On Learning Parallel Pancakes with Mostly Uniform Weights
This addresses the computational hardness of learning structured Gaussian mixtures for theoretical machine learning, with incremental contributions to understanding weight distribution effects.
The paper tackled the complexity of learning Gaussian mixture models with structural assumptions, showing that a quasi-polynomial upper bound for mixtures with uniform weights is essentially optimal via an SQ lower bound, and provided a quasi-polynomial upper bound for testing when most weights are uniform.
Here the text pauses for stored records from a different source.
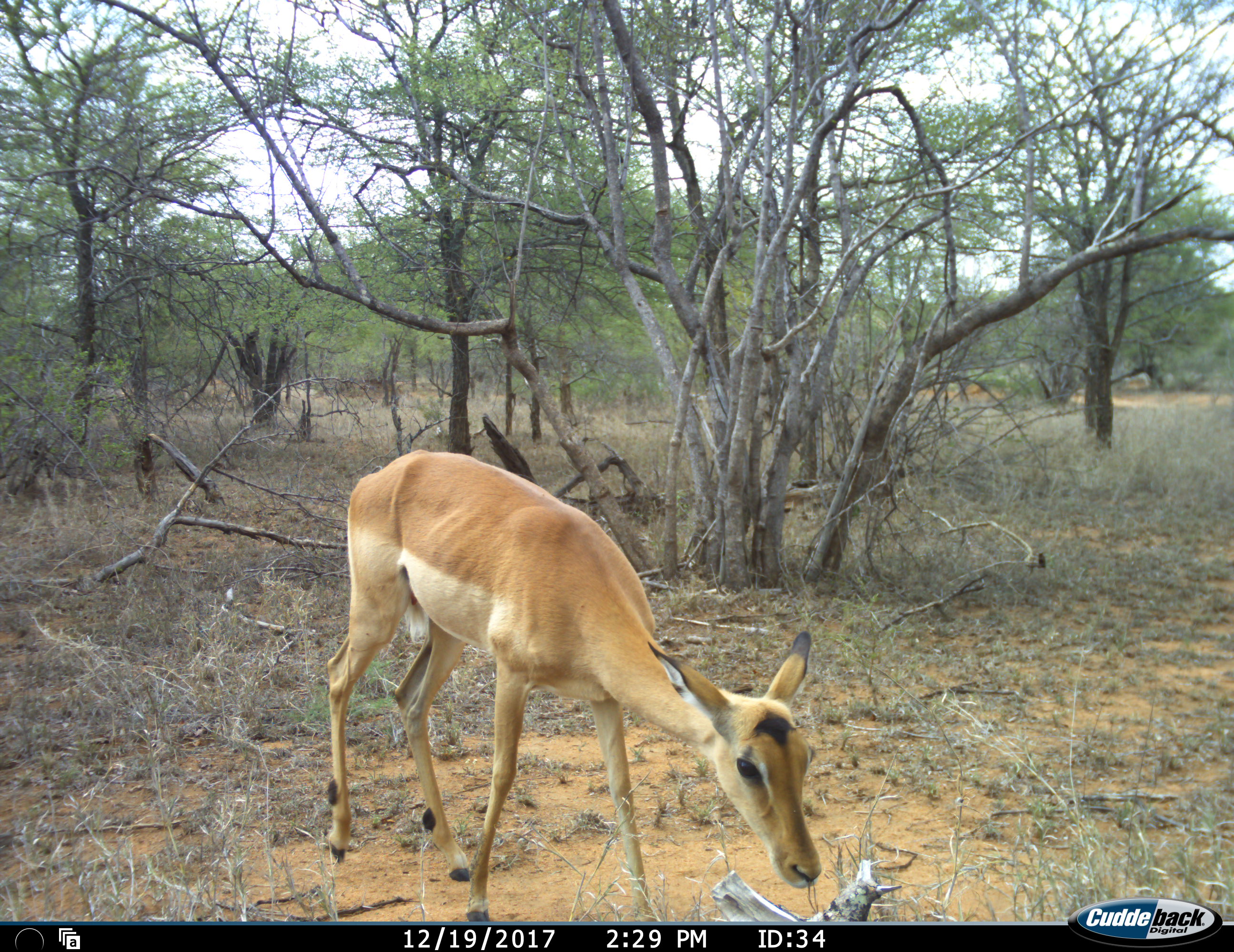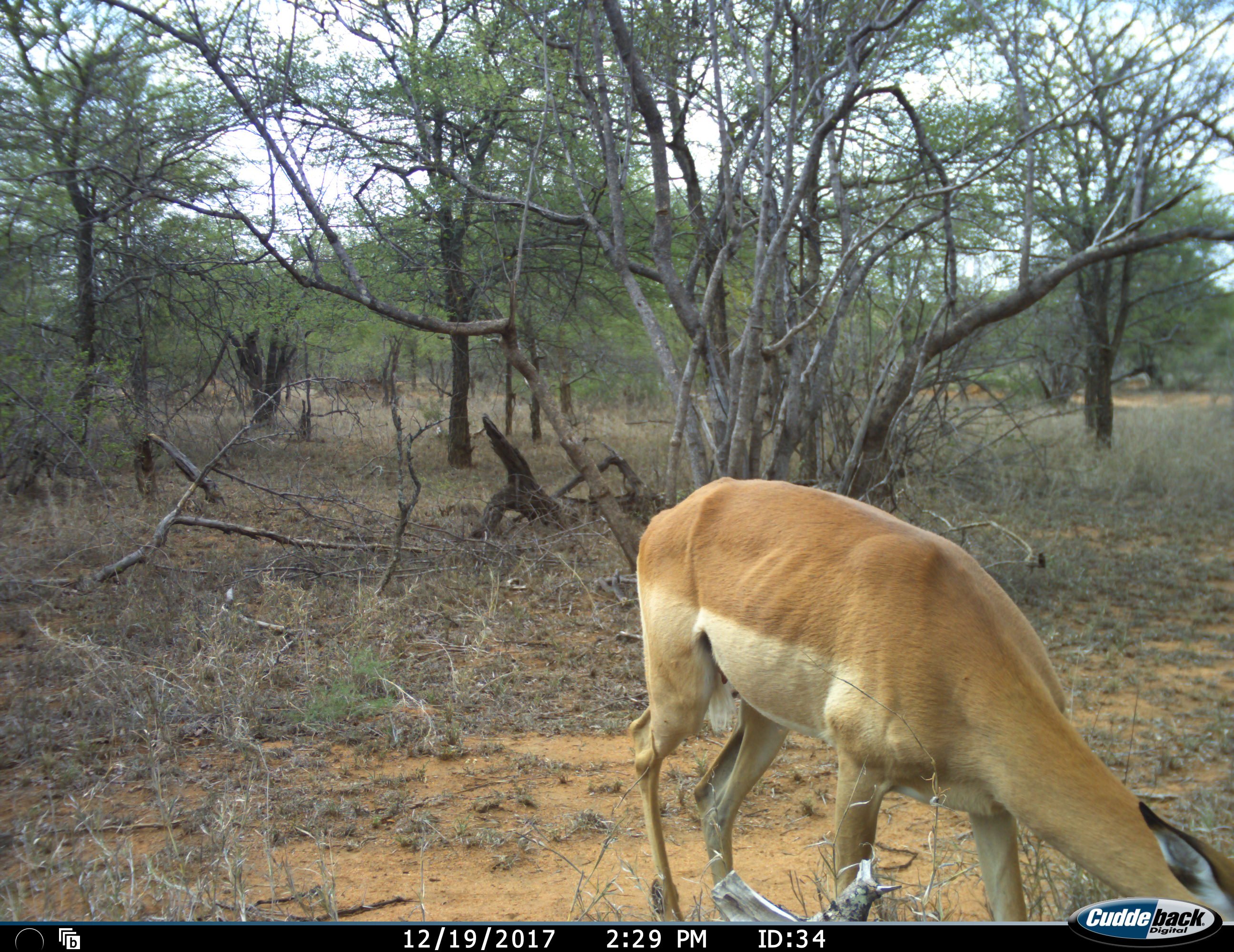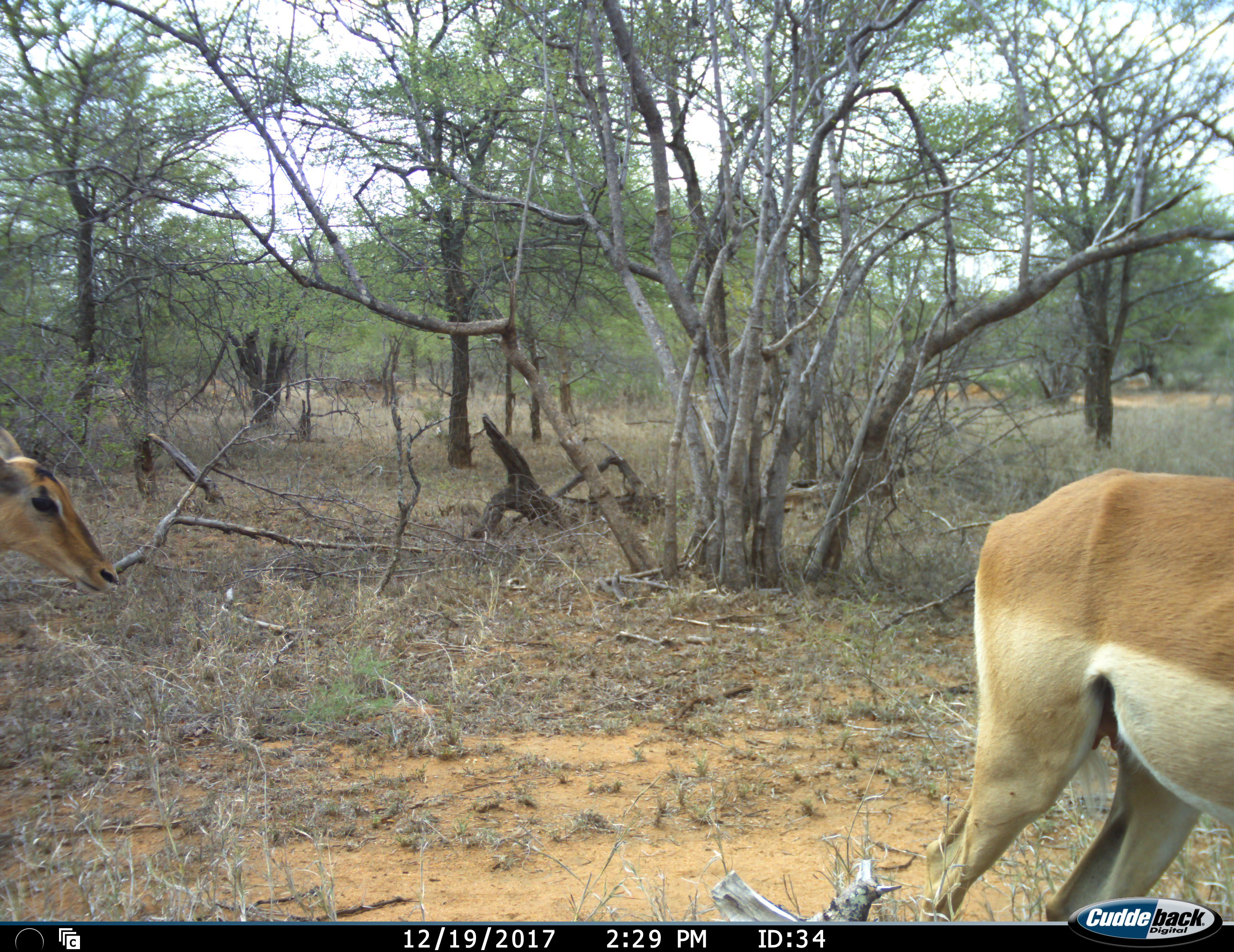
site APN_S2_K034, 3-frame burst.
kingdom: Animalia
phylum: Chordata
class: Mammalia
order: Artiodactyla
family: Bovidae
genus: Aepyceros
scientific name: Aepyceros melampus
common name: impala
Impala (Aepyceros melampus), count 2. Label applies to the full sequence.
We study the complexity of learning $k$-mixtures of Gaussians ($k$-GMMs) on $\mathbb{R}^d$. This task is known to have complexity $d^{Ω(k)}$ in full generality. To circumvent this exponential lower bound on the number of components, research has focused on learning families of GMMs satisfying additional structural properties. A natural assumption posits that the component weights are not exponentially small and that the components have the same unknown covariance. Recent work gave a $d^{O(\log(1/w_{\min}))}$-time algorithm for this class of GMMs, where $w_{\min}$ is the minimum weight. Our first main result is a Statistical Query (SQ) lower bound showing that this quasi-polynomial upper bound is essentially best possible, even for the special case of uniform weights. Specifically, we show that it is SQ-hard to distinguish between such a mixture and the standard Gaussian. We further explore how the distribution of weights affects the complexity of this task. Our second main result is a quasi-polynomial upper bound for the aforementioned testing task when most of the weights are uniform while a small fraction of the weights are potentially arbitrary.